ムウェソ市の中心部では、複数の家屋が爆発の被害に遭い、一般市民が死亡。1月22日の週だけでも、子ども1人を含む推定20人の市民が死亡し、さらに41人が負傷している。1月最終週には、銃撃戦による銃弾がMSFの拠点とムウェソ病院を直撃し、患者のケアの担当者1人が負傷した。2月2日には、ムウェソ病院とMSFの拠点の 間の地域が爆発の被害に遭っている。

MSFは、現場にいるチームの安全を考慮し、一部のスタッフをムウェソとミノバから一時的に別の場所に移すことにした。

「ムウェソ病院と地域にある9カ所の診療所には、遠隔からの支援を続けています。MSFは、治安に問題がなくなれば、すぐに戻る予定です」とタヒログルは話し、こう続けた。
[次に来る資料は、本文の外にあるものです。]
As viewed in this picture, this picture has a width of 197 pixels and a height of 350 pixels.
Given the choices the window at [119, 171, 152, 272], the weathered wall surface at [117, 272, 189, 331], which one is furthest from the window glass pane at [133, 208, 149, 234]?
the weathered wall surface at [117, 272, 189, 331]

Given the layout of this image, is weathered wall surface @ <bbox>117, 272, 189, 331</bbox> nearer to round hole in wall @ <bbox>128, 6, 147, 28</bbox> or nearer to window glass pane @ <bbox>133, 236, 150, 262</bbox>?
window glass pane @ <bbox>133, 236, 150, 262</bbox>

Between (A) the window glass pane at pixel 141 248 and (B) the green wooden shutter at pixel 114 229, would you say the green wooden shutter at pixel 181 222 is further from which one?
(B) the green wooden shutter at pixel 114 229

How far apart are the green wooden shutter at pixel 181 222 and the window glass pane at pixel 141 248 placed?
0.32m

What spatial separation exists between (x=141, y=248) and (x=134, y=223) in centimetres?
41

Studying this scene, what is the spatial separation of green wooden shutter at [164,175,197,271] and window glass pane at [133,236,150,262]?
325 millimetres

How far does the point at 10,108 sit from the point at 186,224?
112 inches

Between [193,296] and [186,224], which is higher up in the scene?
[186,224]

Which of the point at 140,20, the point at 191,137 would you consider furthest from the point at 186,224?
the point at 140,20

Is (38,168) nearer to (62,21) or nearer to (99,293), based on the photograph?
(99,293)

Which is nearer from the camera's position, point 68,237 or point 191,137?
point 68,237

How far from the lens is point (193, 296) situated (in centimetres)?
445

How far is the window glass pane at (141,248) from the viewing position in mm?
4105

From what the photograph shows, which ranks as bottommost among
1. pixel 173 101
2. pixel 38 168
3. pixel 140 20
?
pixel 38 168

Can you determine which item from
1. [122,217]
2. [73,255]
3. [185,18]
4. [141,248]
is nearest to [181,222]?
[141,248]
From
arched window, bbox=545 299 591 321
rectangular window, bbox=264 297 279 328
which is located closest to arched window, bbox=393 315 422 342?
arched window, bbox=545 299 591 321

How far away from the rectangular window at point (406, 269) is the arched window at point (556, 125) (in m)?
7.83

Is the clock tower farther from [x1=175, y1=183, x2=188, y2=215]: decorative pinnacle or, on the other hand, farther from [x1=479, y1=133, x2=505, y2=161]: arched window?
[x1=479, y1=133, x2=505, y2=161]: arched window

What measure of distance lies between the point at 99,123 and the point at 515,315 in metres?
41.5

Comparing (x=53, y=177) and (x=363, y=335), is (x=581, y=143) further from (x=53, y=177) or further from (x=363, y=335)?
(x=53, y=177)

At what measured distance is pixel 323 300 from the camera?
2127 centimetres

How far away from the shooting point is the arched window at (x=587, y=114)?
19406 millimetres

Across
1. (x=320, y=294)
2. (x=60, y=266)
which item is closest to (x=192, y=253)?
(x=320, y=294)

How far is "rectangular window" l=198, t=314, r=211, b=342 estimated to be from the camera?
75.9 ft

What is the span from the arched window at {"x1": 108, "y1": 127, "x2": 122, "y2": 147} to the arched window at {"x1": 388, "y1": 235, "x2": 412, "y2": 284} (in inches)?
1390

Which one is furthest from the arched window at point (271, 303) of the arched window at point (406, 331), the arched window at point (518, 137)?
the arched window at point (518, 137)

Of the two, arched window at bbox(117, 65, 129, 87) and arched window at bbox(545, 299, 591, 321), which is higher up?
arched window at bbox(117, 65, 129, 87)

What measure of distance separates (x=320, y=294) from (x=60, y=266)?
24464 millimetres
ただ、医療施設が保護されず、医療スタッフが銃撃戦に巻き込まれるような状況では、私たちも医療活動を行うことはできません。

コンゴ民主共和国、北キブ州で起きていることとは?

北キブ州では、2022年3月以降、反政府武装勢力「3月23日運動(M23)」の復活と関連した武力衝突の激化によって、100万人余りの人びとが自宅を追われた。30年以上にわたる武力紛争と人びとの大規模な避難により、以前から荒廃している同州は深刻な人道危機に見舞われている。

コンゴ民主共和国でのMSFの活動

MSFは、北キブ州マシシ郡のムウェソ保健区域で、2023年2月に一時避難した約3万人を含め、戦闘の被害を受けた人びとに診療と人道援助を提供。マシシ保健区域では、戦闘により道路が寸断され、物資の搬入が困難であるにもかかわらず、マシシ総合病院と5カ所の診療所の支援を続けている。

南キブ州では2023年前半に、ミノバのMSFのチームが北キブでの紛争の影響に対応。事態の悪化を受けて、2023年12月、避難民が定住する9カ所で新たな緊急対応を開始した。